Texte à lire:
——
Hallo de Martin Zimmermann
Hallo concept, direction et scénographie de Martin Zimmermann
Martin Zimmermann avait déjà présenté Öper Öpis aux Théâtre des Abbesses avec son complice Dimitri de Perrot, mais c’est la première fois, à quarante cinq ans, qu’il se lance dans un solo. Créée en 2014, cette pièce, absolument muette, est soutenue par la remarquable musique au piano souvent répétitive et obsédante, et les bruitages de Colin Callon.
Grand et mince, le visage émacié, en collant noir et T-shirt blanc, il est seul, sauf, à un moment précis, quand il est aidé par un complice qui lui renvoie l’image d’un double obsédant, façon Tadeusz Kantor. Il commence par faire un tour de scène, avec des chaussures noires qui émettent un grincement insupportable mais qui deviennent silencieuses, dès qu’il revient. Des murs/châssis circulent tout seuls et/ou s’abattent d’un coup, légers comme une plume. Lui, disparaît pour réapparaître un peu plus loin.
——
Les données:
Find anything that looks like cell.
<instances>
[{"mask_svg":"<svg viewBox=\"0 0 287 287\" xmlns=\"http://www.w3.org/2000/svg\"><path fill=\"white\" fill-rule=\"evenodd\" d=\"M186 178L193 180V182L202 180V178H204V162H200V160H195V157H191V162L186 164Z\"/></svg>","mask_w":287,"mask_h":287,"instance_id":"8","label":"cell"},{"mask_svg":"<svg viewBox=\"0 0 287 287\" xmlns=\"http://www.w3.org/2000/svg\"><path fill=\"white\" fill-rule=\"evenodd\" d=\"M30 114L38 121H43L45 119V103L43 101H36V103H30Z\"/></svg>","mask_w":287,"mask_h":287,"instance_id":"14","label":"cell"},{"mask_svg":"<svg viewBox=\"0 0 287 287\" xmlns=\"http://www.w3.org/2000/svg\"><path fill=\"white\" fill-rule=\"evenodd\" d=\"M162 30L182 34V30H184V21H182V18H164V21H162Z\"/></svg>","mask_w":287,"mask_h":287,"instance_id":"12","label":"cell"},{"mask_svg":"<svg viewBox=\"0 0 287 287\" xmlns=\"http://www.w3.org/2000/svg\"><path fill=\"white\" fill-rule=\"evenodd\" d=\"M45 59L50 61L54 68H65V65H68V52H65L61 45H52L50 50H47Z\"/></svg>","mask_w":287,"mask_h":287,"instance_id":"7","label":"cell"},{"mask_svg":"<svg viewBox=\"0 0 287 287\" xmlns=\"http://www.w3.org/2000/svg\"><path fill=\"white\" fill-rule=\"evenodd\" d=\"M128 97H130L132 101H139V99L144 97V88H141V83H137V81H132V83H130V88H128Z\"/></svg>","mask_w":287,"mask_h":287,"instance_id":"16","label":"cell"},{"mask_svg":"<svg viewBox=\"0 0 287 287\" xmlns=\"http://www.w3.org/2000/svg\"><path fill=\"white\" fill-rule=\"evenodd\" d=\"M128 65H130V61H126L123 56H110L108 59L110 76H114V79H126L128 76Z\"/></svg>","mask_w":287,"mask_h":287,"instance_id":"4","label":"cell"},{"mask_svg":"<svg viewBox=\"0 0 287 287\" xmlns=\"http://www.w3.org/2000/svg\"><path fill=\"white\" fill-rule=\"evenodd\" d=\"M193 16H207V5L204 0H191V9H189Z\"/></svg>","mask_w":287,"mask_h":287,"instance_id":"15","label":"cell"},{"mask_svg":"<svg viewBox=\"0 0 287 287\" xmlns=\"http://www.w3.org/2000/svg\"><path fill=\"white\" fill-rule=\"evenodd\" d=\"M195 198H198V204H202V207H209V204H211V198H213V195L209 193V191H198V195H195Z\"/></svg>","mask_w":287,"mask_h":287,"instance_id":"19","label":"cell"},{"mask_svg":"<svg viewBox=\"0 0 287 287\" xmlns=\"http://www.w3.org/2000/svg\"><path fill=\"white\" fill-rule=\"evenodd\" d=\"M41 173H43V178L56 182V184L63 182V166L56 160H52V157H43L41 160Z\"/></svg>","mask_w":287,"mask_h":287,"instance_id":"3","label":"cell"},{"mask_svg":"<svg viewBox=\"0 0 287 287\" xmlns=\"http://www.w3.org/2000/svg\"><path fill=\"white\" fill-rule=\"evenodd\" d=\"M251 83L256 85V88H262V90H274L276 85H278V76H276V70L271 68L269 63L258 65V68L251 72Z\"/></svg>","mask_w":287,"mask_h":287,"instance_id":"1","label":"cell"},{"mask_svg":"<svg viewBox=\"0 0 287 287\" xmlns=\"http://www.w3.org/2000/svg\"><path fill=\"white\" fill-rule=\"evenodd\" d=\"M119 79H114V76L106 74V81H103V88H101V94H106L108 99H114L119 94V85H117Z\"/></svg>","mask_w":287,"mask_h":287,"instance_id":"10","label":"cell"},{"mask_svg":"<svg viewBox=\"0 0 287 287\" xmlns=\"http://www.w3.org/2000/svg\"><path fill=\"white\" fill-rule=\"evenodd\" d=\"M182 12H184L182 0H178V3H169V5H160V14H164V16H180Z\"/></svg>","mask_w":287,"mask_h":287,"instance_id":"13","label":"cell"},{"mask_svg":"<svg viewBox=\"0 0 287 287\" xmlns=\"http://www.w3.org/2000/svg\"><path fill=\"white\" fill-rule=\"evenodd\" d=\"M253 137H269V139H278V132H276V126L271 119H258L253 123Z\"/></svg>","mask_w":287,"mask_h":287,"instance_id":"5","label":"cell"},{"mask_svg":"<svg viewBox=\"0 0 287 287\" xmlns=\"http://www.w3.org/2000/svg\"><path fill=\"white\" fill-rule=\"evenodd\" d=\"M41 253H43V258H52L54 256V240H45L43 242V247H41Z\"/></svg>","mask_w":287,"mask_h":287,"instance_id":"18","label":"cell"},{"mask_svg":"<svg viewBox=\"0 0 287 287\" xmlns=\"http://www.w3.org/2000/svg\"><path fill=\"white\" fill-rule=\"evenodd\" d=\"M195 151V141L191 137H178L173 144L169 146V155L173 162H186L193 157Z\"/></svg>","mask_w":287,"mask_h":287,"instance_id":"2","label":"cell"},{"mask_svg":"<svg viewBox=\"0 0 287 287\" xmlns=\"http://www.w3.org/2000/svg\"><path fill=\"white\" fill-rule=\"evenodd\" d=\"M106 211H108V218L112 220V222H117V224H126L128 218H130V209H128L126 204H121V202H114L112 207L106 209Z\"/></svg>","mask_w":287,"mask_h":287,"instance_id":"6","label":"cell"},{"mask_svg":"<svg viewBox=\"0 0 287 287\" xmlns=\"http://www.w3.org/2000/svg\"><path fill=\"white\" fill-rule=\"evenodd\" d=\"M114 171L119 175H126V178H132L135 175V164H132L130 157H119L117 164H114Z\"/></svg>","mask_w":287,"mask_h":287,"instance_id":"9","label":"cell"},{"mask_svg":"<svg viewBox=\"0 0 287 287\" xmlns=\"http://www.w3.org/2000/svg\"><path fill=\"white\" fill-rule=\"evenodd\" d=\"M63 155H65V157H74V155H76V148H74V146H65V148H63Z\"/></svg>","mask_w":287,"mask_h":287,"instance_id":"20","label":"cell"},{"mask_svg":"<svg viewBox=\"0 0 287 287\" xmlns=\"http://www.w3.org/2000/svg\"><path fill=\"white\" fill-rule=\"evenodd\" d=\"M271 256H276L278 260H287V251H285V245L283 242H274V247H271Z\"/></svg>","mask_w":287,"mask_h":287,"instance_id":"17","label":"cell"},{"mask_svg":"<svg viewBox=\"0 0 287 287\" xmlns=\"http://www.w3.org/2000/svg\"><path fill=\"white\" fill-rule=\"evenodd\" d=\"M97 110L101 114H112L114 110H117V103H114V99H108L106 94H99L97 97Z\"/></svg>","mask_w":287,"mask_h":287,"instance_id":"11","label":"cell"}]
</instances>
——
Consigne 1:
D'après la critique de Hallo, pourquoi Martin Zimmermann n'est-il pas tout à fait seul en scène ? Répondez en une à trois phrases.
Consigne 2:
Recopiez le passage de la critique de Hallo qui va de « Grand et mince, le » jusqu'à « peu plus loin. » inclus, en remplaçant « chaussures » par « bottines ».
Consigne 3:
Poursuivez la critique de Hallo à partir de l'endroit où elle s'arrête.
Les lignes ne servent à rien dans cet exercice.

Réponse attendue 1:
Il est seul en scène, sauf à un moment précis où un complice l'aide. Ce complice lui renvoie l'image d'un double obsédant, à la façon de Tadeusz Kantor.

Réponse attendue 2:
Grand et mince, le visage émacié, en collant noir et T-shirt blanc, il est seul, sauf, à un moment précis, quand il est aidé par un complice qui lui renvoie l’image d’un double obsédant, façon Tadeusz Kantor. Il commence par faire un tour de scène, avec des bottines noires qui émettent un grincement insupportable mais qui deviennent silencieuses, dès qu’il revient. Des murs/châssis circulent tout seuls et/ou s’abattent d’un coup, légers comme une plume. Lui, disparaît pour réapparaître un peu plus loin.

Réponse attendue 3:
La scénographie qu’il a aussi conçue, faite de châssis rectangulaires, est une remarquable merveille de rigueur, de beauté et d’intelligence plastique qui doit beaucoup à l’art minimal américain, en particulier à Don Judd, et il a sans doute eu de bons profs à l’école de décorateurs suisse dont il est sorti. Avant de rejoindre le Centre National des Arts du Cirque à Chalon où il a aussi visiblement beaucoup appris.
« Cette scénographie, dit-il, est liée à mon premier métier : décorateur de vitrines de grands magasins ! Bien que non réaliste, cette vitrine évoque le monde et la consommation, de la mode, ou encore les thèmes de l’apparence et du désir de reconnaissance».
Il joue avec une chaise, enfin plutôt avec un cadre de chaise en inox qui a des allures de fantôme, prêt à resurgir d’on ne sait où. Ou s’adresse avec un interlocuteur qu’on ne verra jamais, enfermé et surgissant d’une trappe éclairée. Illusion magique… où des mécanismes parfaitement au point donnent à Martin Zimmermann, la liberté de faire ce qu’il veut sur le plateau.
D’une gestualité étonnante, il est toujours là où on ne l’attend pas, et semble s’affranchir des lois de la logique en s’enfermant dans une grande boîte de contre-plaqué dont les côtés vont se démultiplier. Puis il se moque de la pesanteur quand il monte en équilibre instable à quelques mètres sur un parallélépipède qui se déforme, de gauche à droite, puis de droite à à gauche pour redevenir absolument plat, et dont il redescend parfois depuis une trappe ou en se laissant couler.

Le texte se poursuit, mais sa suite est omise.